→ **EXTRACT PROVIDED**

★ ★ ★ ★ ★

# Best Jeans for short people?



## mischalei (Feb 5, 2007)

I'm short 5'4" and all the jeans are too long for me and I can't afford to have them hemmed. Does anyone know of any brand of nice looking jeans for shorties. I heard Eva Longoria has a fav brand in one of her interviews but I didn't catch the name. Please don't recommend petities because I have never found anything cute that was in the petite section. Thanks a bunch!!


----------



## StereoXGirl (Feb 5, 2007)

LOL.  /emoticons/[email protected] 2x" width="20" height="20" /> I'm 5'0". Levis, Abercrombie, and Hollister all offer short inseams for shorter girls.  /emoticons/[email protected] 2x" width="20" height="20" /> Also, if you shop GAP online, I believe all of their jean styles are available in petites as well (so it's not just ugly jeans in petites).

I know if you buy a pair of jeans from Nordstrom's (they carry a lot of great brands) that they'll hem them for you for free.

hth!

P.S. Getting jeans hemmed really is not that expensive. It depends on where you go and what you want done, but I don't think they would charge more than $15 to get a pair of jeans hemmed.


----------



## Saje (Feb 6, 2007)

I found alot of great pants that are petite. And yes Abercrombie, Gap, Levis, Hollister and even PacSun all have jeans for us shorties.


----------



## MissMudPie (Feb 6, 2007)

I'm 5'3, and American Eagle's short length jeans fit me well. I don't know if they would work if I were any taller, though.


----------



## Lauren (Feb 6, 2007)

I'm 5'3" and I love American Eagle and Express jeans!


----------



## mischalei (Feb 6, 2007)

★ ★ ★ ★ ★

→ **ENTRIES PROVIDED**
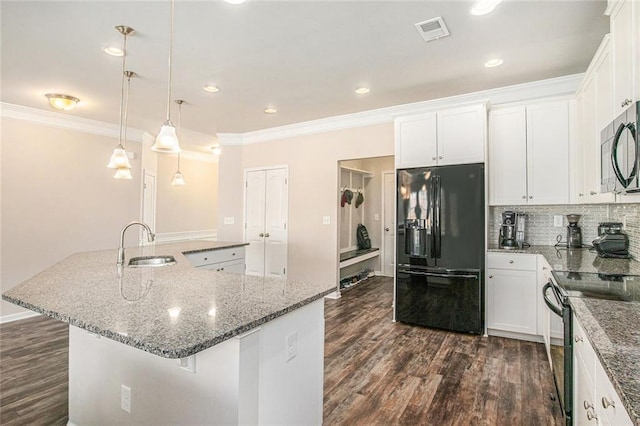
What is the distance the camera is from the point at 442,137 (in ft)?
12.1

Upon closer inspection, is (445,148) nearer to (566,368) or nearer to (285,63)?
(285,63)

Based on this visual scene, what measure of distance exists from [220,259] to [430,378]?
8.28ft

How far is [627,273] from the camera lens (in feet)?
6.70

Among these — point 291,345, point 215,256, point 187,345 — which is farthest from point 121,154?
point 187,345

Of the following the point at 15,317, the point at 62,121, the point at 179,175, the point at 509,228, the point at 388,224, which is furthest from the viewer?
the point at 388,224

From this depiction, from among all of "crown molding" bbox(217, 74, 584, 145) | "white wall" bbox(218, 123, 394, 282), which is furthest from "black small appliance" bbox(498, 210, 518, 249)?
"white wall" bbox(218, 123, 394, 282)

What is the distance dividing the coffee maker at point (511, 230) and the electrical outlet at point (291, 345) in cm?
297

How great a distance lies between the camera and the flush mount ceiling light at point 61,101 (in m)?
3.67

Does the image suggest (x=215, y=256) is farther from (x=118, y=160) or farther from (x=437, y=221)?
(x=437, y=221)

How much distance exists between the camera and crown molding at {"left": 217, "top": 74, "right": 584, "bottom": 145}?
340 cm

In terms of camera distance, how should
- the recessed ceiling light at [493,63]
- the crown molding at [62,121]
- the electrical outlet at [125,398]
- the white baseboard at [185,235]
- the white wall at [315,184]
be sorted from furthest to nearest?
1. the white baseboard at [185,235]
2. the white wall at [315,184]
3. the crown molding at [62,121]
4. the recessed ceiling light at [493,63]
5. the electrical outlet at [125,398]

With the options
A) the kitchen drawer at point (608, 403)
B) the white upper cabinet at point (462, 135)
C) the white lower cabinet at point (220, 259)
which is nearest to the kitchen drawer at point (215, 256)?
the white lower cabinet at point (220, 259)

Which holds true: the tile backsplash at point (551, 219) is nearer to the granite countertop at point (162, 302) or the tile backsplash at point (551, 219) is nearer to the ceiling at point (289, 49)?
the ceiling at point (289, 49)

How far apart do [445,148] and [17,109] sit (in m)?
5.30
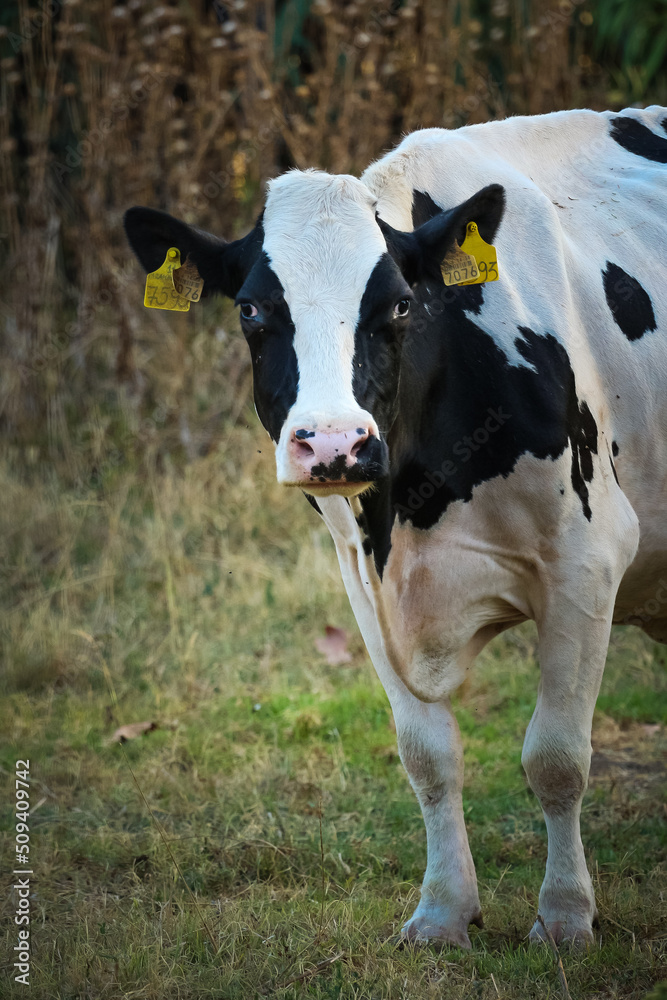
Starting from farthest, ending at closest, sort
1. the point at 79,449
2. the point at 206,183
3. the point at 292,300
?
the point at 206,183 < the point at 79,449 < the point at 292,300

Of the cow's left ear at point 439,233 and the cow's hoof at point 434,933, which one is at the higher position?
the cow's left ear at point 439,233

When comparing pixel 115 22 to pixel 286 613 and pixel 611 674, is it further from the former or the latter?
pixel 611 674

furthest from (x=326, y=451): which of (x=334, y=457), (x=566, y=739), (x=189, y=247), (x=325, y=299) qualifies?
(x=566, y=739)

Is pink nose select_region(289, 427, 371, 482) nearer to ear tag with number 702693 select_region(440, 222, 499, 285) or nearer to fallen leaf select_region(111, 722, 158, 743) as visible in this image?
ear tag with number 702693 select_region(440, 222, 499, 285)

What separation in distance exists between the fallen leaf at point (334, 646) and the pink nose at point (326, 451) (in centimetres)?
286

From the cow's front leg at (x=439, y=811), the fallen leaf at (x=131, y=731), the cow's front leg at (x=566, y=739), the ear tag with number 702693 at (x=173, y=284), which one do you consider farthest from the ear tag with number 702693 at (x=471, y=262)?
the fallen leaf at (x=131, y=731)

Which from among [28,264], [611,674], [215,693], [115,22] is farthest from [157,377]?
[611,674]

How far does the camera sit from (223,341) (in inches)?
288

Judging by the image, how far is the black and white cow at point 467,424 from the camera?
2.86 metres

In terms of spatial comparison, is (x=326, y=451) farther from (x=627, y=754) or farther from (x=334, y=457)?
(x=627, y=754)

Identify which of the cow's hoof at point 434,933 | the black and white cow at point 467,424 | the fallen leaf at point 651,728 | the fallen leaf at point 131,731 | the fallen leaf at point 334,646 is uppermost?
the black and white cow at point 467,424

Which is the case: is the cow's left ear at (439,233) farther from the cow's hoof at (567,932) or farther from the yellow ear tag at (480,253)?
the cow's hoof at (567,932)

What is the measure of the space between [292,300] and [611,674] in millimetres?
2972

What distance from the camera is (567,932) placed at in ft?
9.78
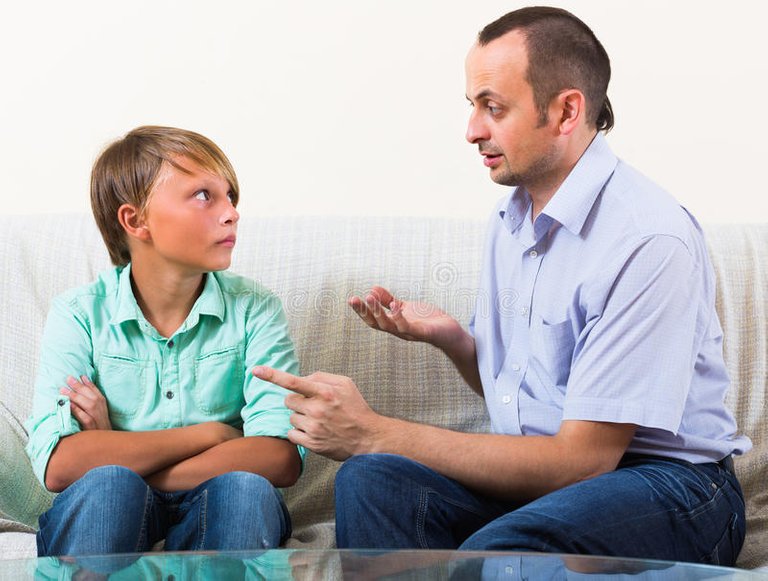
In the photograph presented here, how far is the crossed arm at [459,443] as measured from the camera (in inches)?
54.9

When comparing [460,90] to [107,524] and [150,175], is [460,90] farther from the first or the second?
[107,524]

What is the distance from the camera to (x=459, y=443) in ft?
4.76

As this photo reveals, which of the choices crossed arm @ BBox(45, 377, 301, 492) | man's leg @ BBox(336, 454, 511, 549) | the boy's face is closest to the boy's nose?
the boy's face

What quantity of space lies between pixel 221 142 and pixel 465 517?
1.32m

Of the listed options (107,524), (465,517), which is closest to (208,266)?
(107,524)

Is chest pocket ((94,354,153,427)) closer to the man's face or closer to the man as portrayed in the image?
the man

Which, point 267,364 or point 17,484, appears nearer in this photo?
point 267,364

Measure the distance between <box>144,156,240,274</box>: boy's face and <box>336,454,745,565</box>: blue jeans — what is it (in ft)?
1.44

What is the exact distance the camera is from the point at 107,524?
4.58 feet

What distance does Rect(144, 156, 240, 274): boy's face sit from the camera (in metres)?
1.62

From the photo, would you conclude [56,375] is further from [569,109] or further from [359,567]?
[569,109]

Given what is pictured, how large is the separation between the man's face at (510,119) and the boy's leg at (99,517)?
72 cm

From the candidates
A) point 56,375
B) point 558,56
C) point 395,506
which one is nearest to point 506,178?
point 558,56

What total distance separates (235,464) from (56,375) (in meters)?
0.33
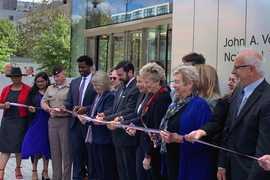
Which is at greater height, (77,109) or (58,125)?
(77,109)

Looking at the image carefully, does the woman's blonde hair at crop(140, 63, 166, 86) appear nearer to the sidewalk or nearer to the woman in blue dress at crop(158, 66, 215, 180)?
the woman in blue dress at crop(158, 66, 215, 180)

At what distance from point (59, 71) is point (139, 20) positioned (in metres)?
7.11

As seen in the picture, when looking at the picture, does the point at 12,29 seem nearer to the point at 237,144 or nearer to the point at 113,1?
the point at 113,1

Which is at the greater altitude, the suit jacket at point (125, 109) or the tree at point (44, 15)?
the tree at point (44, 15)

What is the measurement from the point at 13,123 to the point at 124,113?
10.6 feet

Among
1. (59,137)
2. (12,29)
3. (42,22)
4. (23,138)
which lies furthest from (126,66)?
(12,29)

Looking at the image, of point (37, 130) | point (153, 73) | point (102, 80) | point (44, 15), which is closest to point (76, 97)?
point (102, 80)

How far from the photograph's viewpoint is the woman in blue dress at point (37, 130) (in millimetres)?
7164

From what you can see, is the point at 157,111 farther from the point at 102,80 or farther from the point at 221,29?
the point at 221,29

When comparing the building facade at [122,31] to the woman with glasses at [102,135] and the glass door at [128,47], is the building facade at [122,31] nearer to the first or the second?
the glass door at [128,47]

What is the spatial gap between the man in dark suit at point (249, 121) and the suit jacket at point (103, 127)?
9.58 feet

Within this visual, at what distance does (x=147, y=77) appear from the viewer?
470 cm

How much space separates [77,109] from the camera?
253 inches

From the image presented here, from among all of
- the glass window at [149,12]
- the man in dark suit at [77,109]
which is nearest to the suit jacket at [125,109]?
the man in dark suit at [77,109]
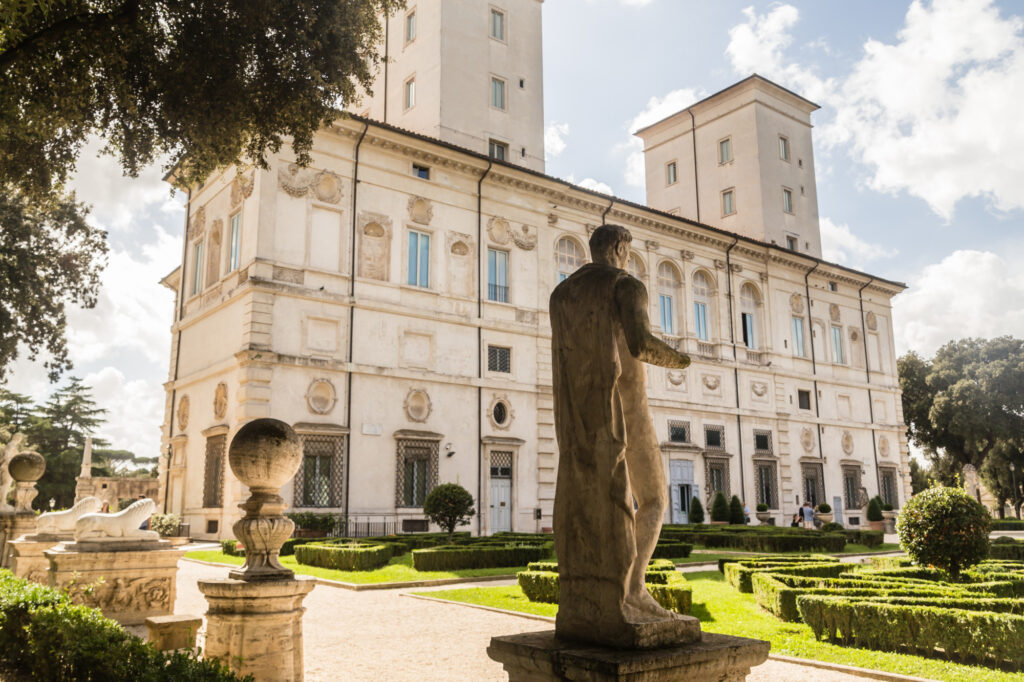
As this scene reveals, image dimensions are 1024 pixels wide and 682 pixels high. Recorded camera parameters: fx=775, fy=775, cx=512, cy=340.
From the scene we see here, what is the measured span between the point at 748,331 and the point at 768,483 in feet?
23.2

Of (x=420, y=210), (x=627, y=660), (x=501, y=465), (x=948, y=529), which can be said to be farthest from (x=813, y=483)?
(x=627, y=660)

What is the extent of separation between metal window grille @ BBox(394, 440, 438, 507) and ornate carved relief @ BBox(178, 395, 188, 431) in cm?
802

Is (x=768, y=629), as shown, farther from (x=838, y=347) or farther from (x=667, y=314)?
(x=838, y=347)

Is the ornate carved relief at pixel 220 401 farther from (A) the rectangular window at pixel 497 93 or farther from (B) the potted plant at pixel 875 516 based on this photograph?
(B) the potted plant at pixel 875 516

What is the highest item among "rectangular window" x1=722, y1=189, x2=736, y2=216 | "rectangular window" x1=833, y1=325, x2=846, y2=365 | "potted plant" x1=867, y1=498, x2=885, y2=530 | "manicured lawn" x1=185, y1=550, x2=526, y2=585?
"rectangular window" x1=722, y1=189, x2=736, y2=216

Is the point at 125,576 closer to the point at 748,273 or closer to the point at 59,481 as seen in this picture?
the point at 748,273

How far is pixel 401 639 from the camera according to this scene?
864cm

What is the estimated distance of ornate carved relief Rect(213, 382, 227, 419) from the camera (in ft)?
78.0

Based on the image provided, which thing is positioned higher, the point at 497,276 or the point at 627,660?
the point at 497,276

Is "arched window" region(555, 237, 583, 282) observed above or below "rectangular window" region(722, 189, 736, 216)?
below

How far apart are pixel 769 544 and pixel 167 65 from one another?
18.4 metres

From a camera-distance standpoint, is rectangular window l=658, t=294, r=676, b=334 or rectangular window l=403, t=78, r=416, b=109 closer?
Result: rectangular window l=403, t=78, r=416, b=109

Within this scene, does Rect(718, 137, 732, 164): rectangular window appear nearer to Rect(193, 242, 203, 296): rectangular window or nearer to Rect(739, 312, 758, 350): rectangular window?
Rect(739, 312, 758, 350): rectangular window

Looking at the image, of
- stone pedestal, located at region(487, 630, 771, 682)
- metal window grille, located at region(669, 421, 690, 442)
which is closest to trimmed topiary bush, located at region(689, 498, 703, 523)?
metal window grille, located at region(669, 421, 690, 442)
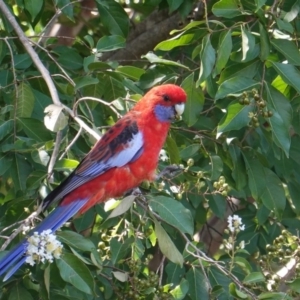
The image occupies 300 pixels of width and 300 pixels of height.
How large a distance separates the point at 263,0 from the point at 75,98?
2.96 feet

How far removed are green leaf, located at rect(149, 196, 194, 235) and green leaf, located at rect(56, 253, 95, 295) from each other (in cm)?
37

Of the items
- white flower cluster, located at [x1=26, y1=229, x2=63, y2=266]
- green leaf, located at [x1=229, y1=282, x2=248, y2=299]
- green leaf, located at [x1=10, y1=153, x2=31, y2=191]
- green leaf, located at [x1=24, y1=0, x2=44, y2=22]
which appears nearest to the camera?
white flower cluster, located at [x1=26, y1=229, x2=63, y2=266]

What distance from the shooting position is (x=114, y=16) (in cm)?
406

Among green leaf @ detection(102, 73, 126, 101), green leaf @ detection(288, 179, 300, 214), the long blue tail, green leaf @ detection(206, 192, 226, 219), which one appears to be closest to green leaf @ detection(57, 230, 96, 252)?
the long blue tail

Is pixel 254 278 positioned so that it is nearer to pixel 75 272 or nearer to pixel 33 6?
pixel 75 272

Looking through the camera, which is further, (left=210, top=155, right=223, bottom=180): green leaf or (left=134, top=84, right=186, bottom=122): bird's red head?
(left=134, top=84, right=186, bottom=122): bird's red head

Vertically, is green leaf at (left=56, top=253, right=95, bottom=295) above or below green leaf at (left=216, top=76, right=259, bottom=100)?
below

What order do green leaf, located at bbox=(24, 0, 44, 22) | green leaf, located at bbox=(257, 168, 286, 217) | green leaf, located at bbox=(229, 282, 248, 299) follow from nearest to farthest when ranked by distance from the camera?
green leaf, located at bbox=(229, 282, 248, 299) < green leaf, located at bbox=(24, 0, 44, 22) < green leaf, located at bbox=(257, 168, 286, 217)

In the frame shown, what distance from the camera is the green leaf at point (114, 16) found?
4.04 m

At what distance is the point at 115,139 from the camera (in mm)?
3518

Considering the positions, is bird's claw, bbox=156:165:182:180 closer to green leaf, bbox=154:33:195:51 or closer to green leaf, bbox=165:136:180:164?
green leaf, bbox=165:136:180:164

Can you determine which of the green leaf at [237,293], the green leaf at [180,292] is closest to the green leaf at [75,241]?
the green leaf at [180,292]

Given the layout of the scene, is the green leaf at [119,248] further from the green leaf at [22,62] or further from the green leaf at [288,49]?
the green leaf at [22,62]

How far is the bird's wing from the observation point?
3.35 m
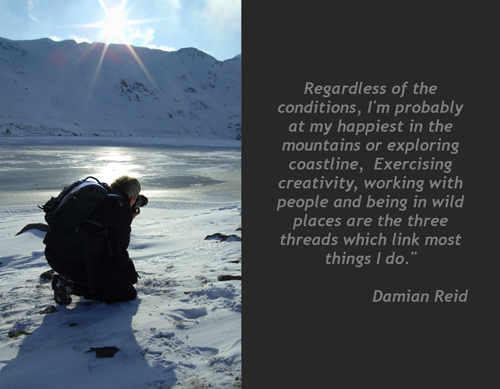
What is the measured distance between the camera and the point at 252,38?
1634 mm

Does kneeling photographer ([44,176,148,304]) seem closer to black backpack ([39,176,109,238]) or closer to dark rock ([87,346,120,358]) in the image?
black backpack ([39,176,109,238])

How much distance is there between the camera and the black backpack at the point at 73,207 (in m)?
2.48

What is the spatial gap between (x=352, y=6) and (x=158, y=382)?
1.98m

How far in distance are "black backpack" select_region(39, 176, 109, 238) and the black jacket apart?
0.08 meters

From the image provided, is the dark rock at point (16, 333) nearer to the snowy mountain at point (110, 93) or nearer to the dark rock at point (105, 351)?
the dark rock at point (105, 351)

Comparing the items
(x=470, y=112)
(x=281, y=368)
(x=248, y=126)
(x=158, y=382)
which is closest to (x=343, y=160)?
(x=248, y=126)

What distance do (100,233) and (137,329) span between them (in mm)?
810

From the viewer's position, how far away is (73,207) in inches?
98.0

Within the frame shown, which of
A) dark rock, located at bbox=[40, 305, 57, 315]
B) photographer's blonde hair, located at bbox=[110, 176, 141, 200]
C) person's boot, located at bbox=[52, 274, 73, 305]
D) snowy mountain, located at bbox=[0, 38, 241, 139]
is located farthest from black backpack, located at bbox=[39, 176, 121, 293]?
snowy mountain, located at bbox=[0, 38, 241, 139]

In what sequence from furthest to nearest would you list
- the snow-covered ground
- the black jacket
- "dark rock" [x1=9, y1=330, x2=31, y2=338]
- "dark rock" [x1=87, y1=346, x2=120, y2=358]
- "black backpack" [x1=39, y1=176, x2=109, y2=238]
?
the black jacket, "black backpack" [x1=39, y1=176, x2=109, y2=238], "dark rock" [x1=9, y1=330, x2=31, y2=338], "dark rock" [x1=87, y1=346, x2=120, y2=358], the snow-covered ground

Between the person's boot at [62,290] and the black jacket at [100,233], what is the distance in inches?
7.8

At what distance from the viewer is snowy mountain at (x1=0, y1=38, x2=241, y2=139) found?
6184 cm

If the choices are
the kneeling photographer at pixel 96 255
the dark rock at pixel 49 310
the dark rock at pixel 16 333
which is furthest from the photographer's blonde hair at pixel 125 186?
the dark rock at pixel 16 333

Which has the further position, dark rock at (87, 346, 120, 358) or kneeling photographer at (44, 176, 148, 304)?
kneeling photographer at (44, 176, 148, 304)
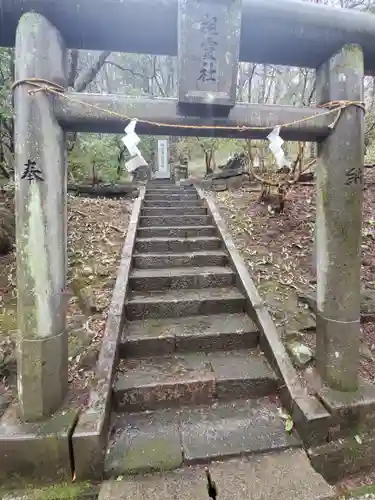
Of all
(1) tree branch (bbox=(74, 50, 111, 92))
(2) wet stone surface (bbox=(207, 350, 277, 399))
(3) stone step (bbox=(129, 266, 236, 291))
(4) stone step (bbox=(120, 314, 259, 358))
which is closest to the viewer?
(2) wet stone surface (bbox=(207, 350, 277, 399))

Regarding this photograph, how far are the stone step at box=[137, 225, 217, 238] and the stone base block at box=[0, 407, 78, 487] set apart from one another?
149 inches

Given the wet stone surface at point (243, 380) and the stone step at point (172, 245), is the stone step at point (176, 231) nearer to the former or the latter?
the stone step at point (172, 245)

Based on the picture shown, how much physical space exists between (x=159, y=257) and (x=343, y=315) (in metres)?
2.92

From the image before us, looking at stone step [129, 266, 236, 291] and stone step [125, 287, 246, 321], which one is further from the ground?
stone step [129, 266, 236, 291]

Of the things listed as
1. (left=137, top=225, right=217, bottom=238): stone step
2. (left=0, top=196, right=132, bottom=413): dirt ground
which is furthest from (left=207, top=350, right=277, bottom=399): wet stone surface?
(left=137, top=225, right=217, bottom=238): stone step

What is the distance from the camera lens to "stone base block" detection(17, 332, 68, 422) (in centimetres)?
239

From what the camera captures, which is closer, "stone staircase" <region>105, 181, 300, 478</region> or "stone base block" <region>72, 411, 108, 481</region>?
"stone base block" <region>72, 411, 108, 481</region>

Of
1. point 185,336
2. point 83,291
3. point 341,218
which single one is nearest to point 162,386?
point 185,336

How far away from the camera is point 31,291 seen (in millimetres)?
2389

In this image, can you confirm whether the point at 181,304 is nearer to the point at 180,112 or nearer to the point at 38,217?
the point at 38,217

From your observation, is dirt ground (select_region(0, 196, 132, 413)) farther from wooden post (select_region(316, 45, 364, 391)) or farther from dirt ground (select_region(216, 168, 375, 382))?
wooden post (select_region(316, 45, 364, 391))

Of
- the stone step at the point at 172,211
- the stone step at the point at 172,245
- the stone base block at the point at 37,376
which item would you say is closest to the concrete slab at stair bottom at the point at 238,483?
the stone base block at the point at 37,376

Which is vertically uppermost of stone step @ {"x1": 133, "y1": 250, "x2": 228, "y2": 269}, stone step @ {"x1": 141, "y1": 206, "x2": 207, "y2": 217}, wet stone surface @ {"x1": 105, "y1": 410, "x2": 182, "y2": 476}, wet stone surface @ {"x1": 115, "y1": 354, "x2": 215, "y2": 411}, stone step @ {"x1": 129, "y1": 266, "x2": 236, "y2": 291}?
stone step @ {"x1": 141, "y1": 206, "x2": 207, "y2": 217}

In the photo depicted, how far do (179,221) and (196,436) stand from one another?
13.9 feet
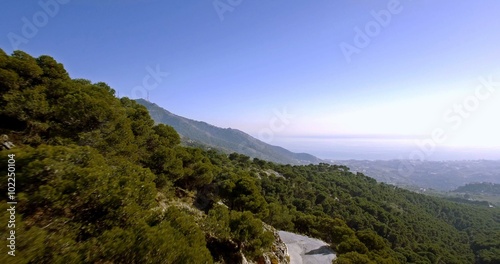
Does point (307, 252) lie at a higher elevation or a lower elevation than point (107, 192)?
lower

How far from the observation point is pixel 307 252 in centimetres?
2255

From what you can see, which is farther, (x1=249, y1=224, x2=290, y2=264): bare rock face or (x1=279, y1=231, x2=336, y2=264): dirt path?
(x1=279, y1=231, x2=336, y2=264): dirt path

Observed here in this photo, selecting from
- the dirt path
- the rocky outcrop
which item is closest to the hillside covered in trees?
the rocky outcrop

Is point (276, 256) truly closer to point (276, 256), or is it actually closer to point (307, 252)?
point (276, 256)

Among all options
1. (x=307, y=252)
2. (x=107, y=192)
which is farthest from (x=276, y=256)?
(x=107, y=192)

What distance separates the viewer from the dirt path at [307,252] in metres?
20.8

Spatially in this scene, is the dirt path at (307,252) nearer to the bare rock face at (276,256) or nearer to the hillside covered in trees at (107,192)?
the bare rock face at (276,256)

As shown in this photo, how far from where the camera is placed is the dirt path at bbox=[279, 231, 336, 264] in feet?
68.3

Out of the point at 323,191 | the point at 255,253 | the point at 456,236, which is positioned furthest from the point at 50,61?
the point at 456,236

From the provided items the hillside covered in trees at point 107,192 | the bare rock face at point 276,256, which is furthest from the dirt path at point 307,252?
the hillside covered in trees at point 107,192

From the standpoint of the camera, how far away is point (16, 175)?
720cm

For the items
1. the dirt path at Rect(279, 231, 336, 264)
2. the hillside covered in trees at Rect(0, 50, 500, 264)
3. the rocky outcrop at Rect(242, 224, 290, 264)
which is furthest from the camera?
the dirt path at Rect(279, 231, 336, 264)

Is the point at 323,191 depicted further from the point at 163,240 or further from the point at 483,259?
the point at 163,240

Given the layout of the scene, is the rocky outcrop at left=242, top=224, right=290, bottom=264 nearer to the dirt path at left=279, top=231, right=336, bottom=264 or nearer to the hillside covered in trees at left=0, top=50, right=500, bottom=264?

★ ★ ★ ★ ★

→ **EXERCISE REQUIREMENTS**
Copy the passage of the jeans thread above, from "## Saje (Feb" up to and including "any taller, though.".

→ **ANSWER FOR THIS EXERCISE**
## Saje (Feb 6, 2007)

I found alot of great pants that are petite. And yes Abercrombie, Gap, Levis, Hollister and even PacSun all have jeans for us shorties.


----------



## MissMudPie (Feb 6, 2007)

I'm 5'3, and American Eagle's short length jeans fit me well. I don't know if they would work if I were any taller, though.